What Magnetic Forces Act Between Parallel Current-Carrying Wires?

[barnsworth]

1) Four long, straight, parallel wires each carry current I. In plane perpendicular to the wires, the wires are at the corners of a square of side "a". Find the force per unit length on one of the wires if (a) all the currents are in the same direction, and (b) all the currents are in the opposite direction.

I got “0” for both parts (a) and (b) because when I use the right-hand rule, all B’s seem to cancel out, so F / l would invariably be 0, but this seems overly simple.

here's #2...

2) A solenoid carries “n” turns per unit length.
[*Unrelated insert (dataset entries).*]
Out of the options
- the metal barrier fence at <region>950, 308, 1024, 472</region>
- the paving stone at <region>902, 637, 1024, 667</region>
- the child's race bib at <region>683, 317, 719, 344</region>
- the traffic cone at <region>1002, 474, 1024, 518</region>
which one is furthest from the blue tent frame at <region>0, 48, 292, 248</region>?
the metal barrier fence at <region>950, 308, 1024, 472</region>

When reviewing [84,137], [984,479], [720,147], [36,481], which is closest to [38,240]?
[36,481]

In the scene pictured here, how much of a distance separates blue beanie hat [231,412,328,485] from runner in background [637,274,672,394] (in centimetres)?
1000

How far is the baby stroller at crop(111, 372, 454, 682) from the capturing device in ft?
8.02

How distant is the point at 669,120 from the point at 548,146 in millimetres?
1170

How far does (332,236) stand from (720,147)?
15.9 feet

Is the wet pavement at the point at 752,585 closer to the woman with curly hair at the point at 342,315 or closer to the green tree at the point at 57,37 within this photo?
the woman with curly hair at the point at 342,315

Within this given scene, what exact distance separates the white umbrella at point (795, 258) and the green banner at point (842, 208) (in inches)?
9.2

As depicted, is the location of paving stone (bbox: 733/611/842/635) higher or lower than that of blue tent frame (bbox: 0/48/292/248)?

Apply Ampere’s law to the rectangular curve shown to derive an expression for B assuming that it is uniform inside the solenoid and zero outside it.

I have no idea how to do this. I know that Ampere's Law is $$\oint B*dl = \mu*I$$, and the answer should be $$B = \frac{1}{2}\mu n I ( \frac{b}{\sqrt{b^2 + R^2}} + \frac{a}{\sqrt{a^2 + R^2}})$$. I don't even understand the diagram. Can somebody get me started on this?

thx for any help in advance.

 

[whozum]

For #1:
The direction of B depends on the direction of I, so if they canceled out for parallel then they can not cancel out for antiparallel. I'm not sure of the solution to this one but I know that fact. I'm thinking F = ILB but I am probably wrong.

For #2:
Its a closed integral, and you will be integrating along the perimeter of the rectangle with lengths a and b. if B is uniform then it is constant, and your integral simplifies to B*int{dl} . Now you have to relate the infinitesimal length 'l' to the radius of the loop R, and solve for B.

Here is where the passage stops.